Len Pennie, la poétesse qui défend la langue écossaise

Len Pennie, la poétesse qui défend la langue écossaise

Chaque lundi, Courrier international vous invite à découvrir une influenceuse ou un influenceur. Cette semaine : Len Pennie. L’étudiante fait partager son goût pour les particularités de l’anglais d’Écosse à travers la poésie. Ce qui lui vaut des critiques peu amènes mais aussi des soutiens de poids.

Ce n’est pas une tout autre langue, mais on est loin de l’anglais d’Oxford. Len Pennie est une amoureuse du parler si spécifique de l’Écosse, passion qu’elle partage sur son compte Twitter à travers des explications et la définition d’une expression (le “mot écossais du jour”) et, surtout, à travers la composition de poèmes qu’elle publie et récite devant la caméra.

Un accent, des rimes et un brin de folie

Elle a commencé à faire sensation à l’automne dernier, relate The Times, avec “I’m no Havin’ Children” (“Je n’aurai pas d’enfants”). Contrairement à ce que le titre laisse penser, il ne s’agit pas de refuser la maternité : elle affirme plutôt qu’elle n’aura pas des children anglais mais des weans, des petits bien écossais. “J’vais avoir des petits, à la tête bien pleine d’une langue antique et fière.”

Depuis, détaille le quotidien, “des dizaines de milliers d’utilisateurs se sont bousculés sur son fil pour voir cette étudiante de 21 ans de la localité de Fife [juste au nord d’Édimbourg] réciter des chansonnettes et des rimes avec son accent caractéristique”. Elle connaît un regain de popularité en ce début d’année lorsqu’elle remet au goût du jour une tradition du cru, des poèmes composés pour les “Daft Days” [“Jours des fous”], explique le journal local Fife Today : “Rendue célèbre à l’origine par Robert Ferguson, poète du XVIIIe siècle qui écrivait en langue scots [une langue germanique, proche de l’anglais, parlée dans le nord du Royaume-Uni], l’expression décrit la liesse, les festivités et les réjouissances durant les douze jours qui séparent Noël du 5 janvier.” L’opération était menée en partenariat avec une campagne de promotion locale des supermarchés Lidl.

Remous sur les réseaux

Cette passion des mots remonte loin, raconte The Scotsman, puisque Len Pennie “parle scots depuis le moment où elle a été capable de s’exprimer. La jeune poétesse, qui étudie l’espagnol à l’université St Andrews, a grandi avec ses frères et sœurs, ses parents et grands-parents, tous sous le même toit et parlant souvent la langue locale.”

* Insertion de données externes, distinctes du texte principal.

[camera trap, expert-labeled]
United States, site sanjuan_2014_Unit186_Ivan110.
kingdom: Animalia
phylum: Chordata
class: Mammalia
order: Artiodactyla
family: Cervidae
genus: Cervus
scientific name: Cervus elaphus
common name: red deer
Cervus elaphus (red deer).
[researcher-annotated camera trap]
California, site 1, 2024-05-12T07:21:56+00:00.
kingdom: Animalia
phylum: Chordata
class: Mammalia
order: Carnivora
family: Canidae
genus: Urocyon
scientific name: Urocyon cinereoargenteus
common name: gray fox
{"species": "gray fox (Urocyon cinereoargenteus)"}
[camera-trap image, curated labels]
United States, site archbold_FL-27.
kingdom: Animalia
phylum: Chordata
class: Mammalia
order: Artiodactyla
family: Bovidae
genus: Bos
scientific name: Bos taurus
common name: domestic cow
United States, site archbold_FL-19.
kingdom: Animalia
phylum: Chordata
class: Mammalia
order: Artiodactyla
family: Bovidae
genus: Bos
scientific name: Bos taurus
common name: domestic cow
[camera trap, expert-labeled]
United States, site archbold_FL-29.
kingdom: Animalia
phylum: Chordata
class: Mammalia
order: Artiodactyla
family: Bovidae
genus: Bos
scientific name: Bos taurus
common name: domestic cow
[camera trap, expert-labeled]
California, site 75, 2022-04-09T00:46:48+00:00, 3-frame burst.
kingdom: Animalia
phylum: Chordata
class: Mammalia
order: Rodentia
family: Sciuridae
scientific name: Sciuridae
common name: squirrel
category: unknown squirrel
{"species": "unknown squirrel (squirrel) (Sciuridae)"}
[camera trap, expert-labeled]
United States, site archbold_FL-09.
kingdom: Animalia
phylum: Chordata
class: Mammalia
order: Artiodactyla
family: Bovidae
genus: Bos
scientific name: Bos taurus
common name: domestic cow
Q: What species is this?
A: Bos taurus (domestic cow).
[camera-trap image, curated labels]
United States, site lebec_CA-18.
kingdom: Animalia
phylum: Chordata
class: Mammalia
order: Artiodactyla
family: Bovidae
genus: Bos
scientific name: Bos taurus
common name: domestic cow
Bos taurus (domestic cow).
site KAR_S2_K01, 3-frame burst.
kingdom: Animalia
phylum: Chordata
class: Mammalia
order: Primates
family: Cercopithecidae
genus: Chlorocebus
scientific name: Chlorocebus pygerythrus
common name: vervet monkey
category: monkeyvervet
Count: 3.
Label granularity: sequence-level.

Elle explique au quotidien écossais que les nombreux partages et commentaires lui ont fait chaud au cœur. Mais dans le même temps, que les critiques, les moqueries et même les injures se sont aussi accumulées :

J’ai été choquée de m’apercevoir que la plupart des auteurs de propos haineux sont des Écossais qui disent ‘le scots, c’est juste de l’anglais mal orthographié’ ou ‘tu fais passer les Écossais pour des abrutis, c’est bidon, comme identité écossaise’.”

Pas l’héroïne des indépendantistes

Le problème central, analyse Len Pennie, est la charge politique que certains voudraient attribuer au scots (qu’elle revendique d’ailleurs comme une langue et non un dialecte). La poétesse s’attriste que toute utilisation de ce langage soit perçue comme signe d’indépendantisme et de nationalisme. Pourtant, comme elle le défend dans les pages du Scotsman, “les gens l’apprécient pour des raisons culturelles, sentimentales, patrimoniales. On le parle depuis des générations”. Elle n’a rien d’un William Wallace, précise-t-elle, faisant référence au héros de la résistance écossaise face aux Anglais, au XIVe siècle.

La vague de harcèlement en ligne la plus violente est venue après les tweets d’un ancien député britannique du Labour, George Galloway, rapporte The Times. Ce dernier a lancé à son encontre, moqueur, “Nationalisme écossais : l’avenir”, puis “Qu’est-ce qui ne tourne pas rond, chez vous ?” Len Pennie peut néanmoins compter sur le soutien d’autres personnalités publiques sur le réseau social, comme l’acteur gallois Michael Sheen ou l’écrivain anglais Neil Gaiman. Encore que la jeune poétesse n’a besoin de personne pour se défendre. N’étant pas du genre à se laisser marcher sur les pieds, elle a noté la quantité d’insultes sexistes balancées à sa figure et y répond par la satire ou par une cinglante réplique, bien écossaise, “shut the mooth and open the lugs” :

C’est tellement démoralisant d’être une fille par ici, certains d’entre vous feraient mieux de la fermer et d’ouvrir leurs oreilles.”